Task objective - Begin the copy at the line that contains "Mario Golf Super Rush", end it at the last line of the entries below, keep every word exact, and include no pictures.
::: The data
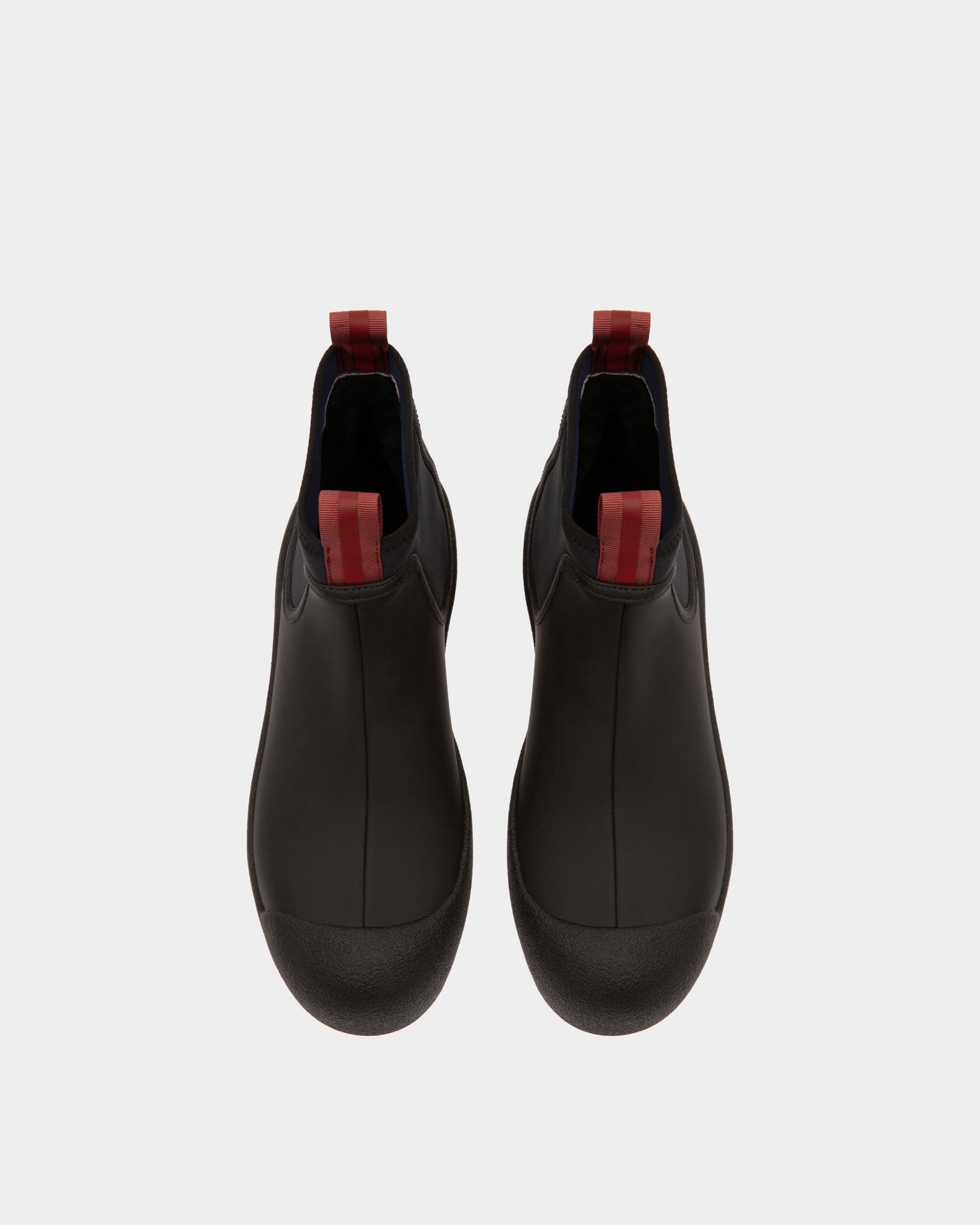 Cubrid Schneestiefel Aus Schwarzem Leder - Herren - Bally - 03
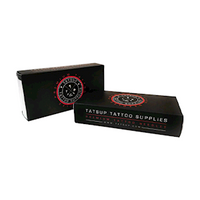 Tatsup Premium Needles, 7 Needles, Round Liner, Bug Pin, 50 Pieces/Box Box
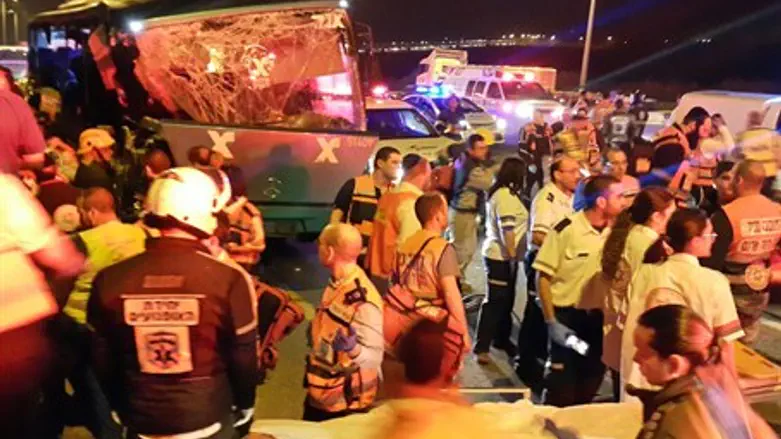 Шоссе №1. На месте ДТП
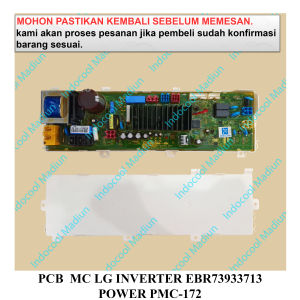 PANEL / MODUL MESIN CUCI / PCB MESIN CUCI LG INVERTER EBR73933713 POWER PMC-172
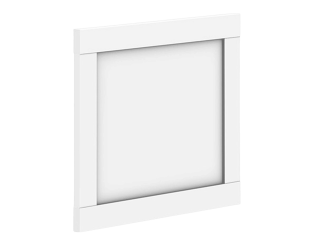 Porte cadre Casa blanc H 38 cm - L 45 cm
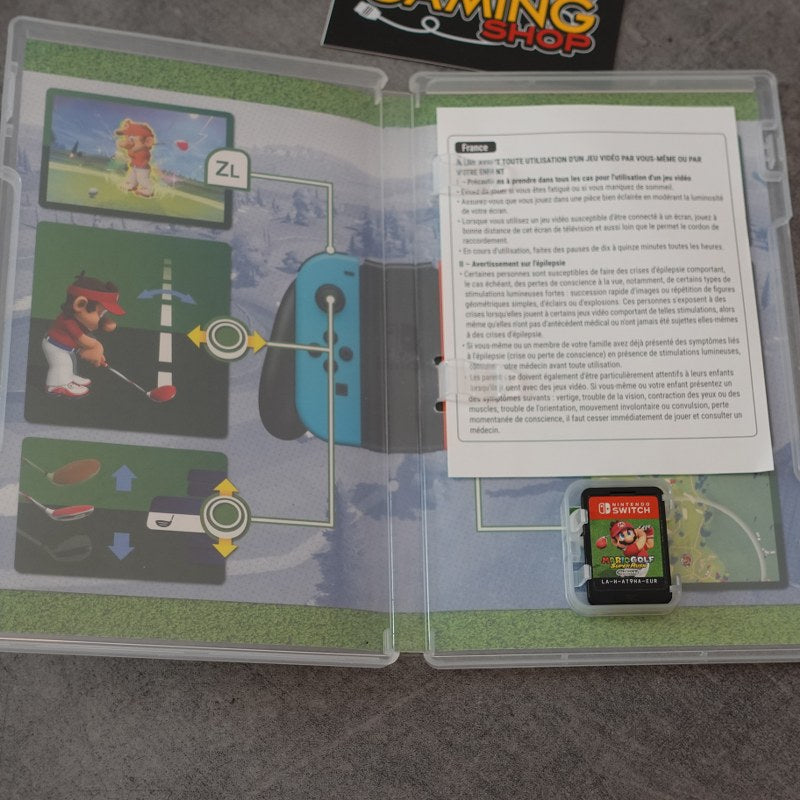 Mario Golf Super Rush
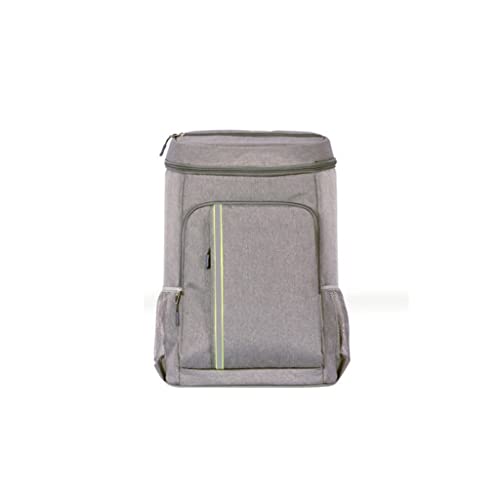 WJJDLLNP Night Insulation Cooler Backpack 30L Reflective Strap Thermal Bag Men Large Capacity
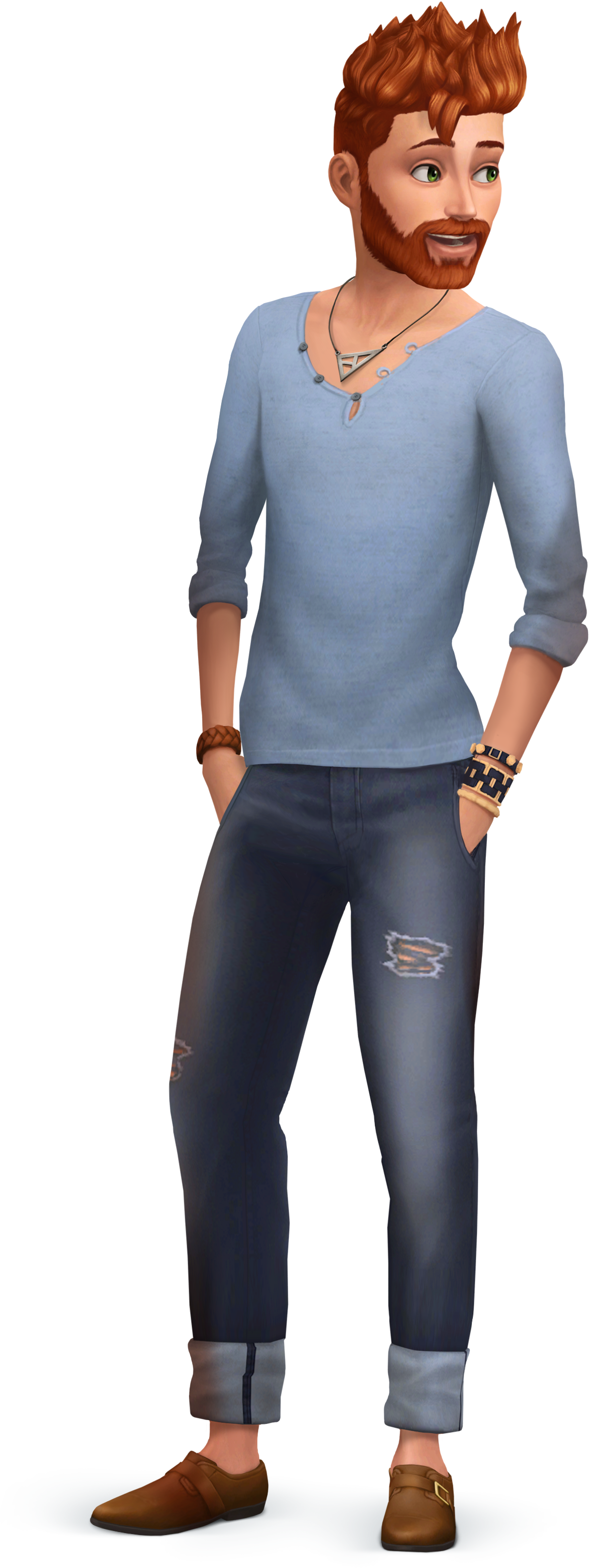 The Sims Characters Transparent Background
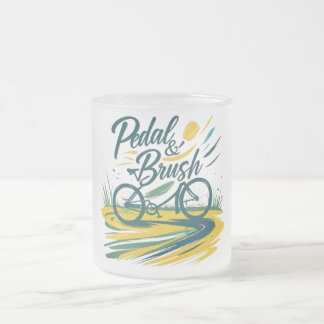 Cycle Bliss-Mok Matglas Koffiemok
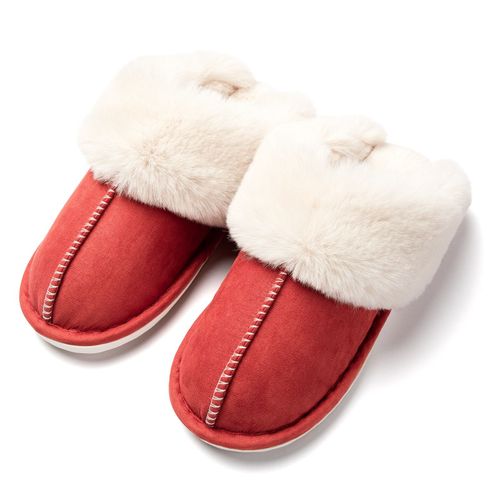 Pantoufles En Polyester Pour Femmes,Vtements D'intrieur Et D'extrieur,Optique Douce,Pvc,Chaud,Non Ald,Design Mignon,Mode Polyvalente,Hiver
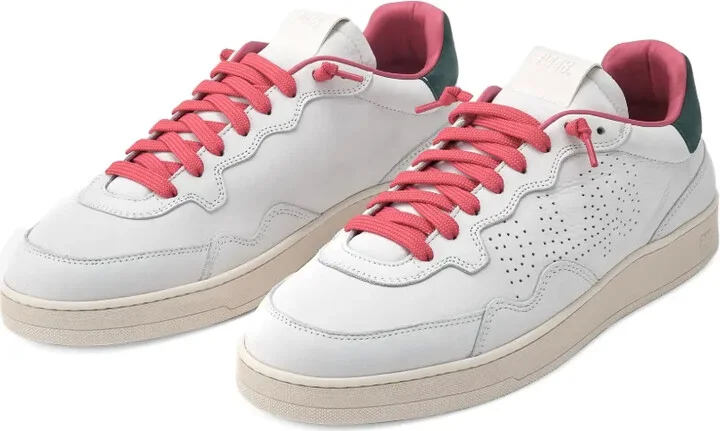 Vert perforated leather sneakers - Image 2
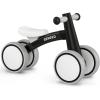 imageSEREED Baby Balance Bike for 1 Year Old Boys Girls 1224 Month Toddler Balance Bike 4 Wheels Toddler First Bike First Birthday GiftsBlack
::::::
Completed exercise -
 Mario Golf Super Rush
 WJJDLLNP Night Insulation Cooler Backpack 30L Reflective Strap Thermal Bag Men Large Capacity
 The Sims Characters Transparent Background
 Cycle Bliss-Mok Matglas Koffiemok
 Pantoufles En Polyester Pour Femmes,Vtements D'intrieur Et D'extrieur,Optique Douce,Pvc,Chaud,Non Ald,Design Mignon,Mode Polyvalente,Hiver
 Vert perforated leather sneakers - Image 2
 imageSEREED Baby Balance Bike for 1 Year Old Boys Girls 1224 Month Toddler Balance Bike 4 Wheels Toddler First Bike First Birthday GiftsBlack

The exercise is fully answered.